Contentious Politics
Extremism
Nationalism
Populism
Identity
Party Members
Voting Behaviour
Cathal McManus
Queen's University Belfast
Cathal McManus
Queen's University Belfast

Abstract

In March 2007 the Reverend Dr. Ian Paisley announced that he was prepared to lead his Democratic Unionist Party (DUP) into a power-sharing government with Sinn Féin, a party he has previously promised to “smash”. The announcement, followed by the establishment of the government the following May, represented a major change of electoral fortunes for a party that until 2003, was largely confined to the fringes of Northern Ireland politics due to its extremist rhetoric and often anti-Catholic and anti-Irish outlook. This paper will analyse the electoral transformation of the DUP within the context of the current rise in support for populist radical right parties across Europe. Although rarely viewed as a populist radical right party, the DUP has shared many of the traits of this political family since its foundation in 1971. The party, for example, has represented a particular brand of British nationalism with a limited conceptualisation of “the people”; it has espoused a nativist form of politics that opposed any legitimisation of Irish identity in Northern Ireland and opposed membership of the European Union; it has historically rallied against established political elites who it claimed were willing to “sell out” “Ulster”. Although the party has compromised elements of its values in order to share power with Sinn Féin, its electoral growth was based on a “no compromise” stance that started to appeal to certain unionist voters as the peace process bedded down. Many who had strongly opposed what the party was seen to stand for gradually became willing to not only vote for the party but also to join it.

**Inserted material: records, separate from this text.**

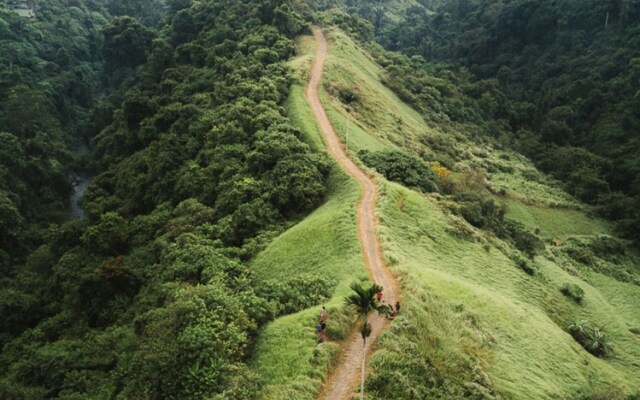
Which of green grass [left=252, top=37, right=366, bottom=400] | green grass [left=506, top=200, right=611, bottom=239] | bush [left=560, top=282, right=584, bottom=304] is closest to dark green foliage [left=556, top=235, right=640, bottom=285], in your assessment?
green grass [left=506, top=200, right=611, bottom=239]

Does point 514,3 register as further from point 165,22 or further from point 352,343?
point 352,343

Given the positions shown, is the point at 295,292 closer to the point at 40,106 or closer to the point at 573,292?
the point at 573,292

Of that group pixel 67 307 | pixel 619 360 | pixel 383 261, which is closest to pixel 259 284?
pixel 383 261

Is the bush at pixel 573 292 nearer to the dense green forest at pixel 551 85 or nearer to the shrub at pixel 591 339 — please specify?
the shrub at pixel 591 339

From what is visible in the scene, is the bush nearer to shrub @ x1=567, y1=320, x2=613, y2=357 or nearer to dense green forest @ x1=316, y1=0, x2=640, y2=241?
shrub @ x1=567, y1=320, x2=613, y2=357

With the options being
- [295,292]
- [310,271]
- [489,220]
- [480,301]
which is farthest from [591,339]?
[295,292]

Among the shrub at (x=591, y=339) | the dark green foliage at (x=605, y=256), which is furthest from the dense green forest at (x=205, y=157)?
the shrub at (x=591, y=339)

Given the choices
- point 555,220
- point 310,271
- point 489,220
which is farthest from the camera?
point 555,220
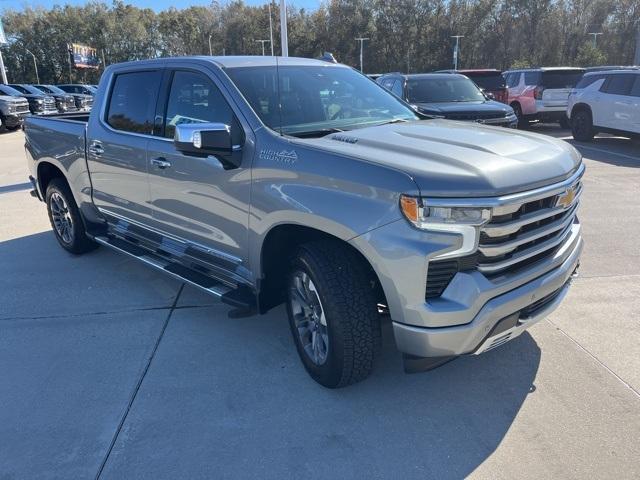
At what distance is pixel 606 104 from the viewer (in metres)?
12.3

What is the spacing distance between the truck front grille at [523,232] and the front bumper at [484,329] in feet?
0.45

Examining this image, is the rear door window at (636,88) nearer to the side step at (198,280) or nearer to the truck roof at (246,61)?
the truck roof at (246,61)

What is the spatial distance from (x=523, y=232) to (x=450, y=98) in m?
8.59

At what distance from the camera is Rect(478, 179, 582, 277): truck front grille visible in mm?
2576

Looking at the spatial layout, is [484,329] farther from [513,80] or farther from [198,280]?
[513,80]

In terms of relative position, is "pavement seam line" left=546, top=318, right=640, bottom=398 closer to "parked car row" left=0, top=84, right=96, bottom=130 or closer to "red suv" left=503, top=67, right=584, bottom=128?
"red suv" left=503, top=67, right=584, bottom=128

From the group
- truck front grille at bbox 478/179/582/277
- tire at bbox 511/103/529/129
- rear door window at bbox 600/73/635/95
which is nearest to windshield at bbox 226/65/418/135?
truck front grille at bbox 478/179/582/277

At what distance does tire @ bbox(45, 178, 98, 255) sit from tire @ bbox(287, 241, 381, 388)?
11.0ft

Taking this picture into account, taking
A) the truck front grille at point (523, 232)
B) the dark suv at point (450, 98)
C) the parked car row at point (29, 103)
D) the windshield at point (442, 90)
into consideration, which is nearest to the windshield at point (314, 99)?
the truck front grille at point (523, 232)

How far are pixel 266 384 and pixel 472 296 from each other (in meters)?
1.46

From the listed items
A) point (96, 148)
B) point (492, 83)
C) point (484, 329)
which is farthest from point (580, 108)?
point (484, 329)

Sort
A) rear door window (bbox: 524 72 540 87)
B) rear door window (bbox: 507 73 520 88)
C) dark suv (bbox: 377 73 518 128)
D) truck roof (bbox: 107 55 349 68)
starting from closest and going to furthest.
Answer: truck roof (bbox: 107 55 349 68) → dark suv (bbox: 377 73 518 128) → rear door window (bbox: 524 72 540 87) → rear door window (bbox: 507 73 520 88)

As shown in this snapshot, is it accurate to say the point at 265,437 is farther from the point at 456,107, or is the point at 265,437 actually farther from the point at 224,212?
the point at 456,107

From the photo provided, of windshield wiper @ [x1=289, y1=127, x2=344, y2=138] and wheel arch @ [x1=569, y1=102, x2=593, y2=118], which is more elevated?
windshield wiper @ [x1=289, y1=127, x2=344, y2=138]
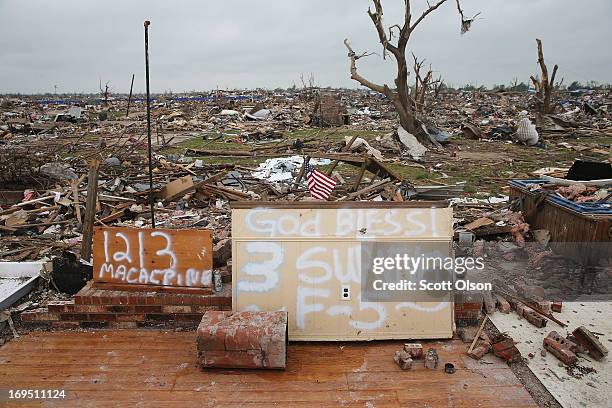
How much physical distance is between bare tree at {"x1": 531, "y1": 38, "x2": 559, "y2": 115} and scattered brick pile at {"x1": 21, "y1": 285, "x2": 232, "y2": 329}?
81.7 feet

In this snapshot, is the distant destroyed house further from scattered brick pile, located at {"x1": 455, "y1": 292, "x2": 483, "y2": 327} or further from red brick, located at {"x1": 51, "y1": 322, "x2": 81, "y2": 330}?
red brick, located at {"x1": 51, "y1": 322, "x2": 81, "y2": 330}

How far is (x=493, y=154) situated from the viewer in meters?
17.1

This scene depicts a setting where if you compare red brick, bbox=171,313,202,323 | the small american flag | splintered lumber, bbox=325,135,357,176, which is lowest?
red brick, bbox=171,313,202,323

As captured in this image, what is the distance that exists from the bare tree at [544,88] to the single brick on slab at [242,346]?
2508 cm

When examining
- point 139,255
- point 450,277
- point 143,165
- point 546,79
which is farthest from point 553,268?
point 546,79

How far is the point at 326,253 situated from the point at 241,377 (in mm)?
1390

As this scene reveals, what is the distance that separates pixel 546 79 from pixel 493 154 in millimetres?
10436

The paper will analyse how and why larger sections of the unionist population became willing and able to switch allegiance to a party that had, throughout its history, been labelled extremist. In so doing, the paper will offer insights into how the narratives of more extremist political groupings can come to appeal to a broader audience and how its historical baggage can be reconstructed in such a way as to lend legitimacy to its current political standing.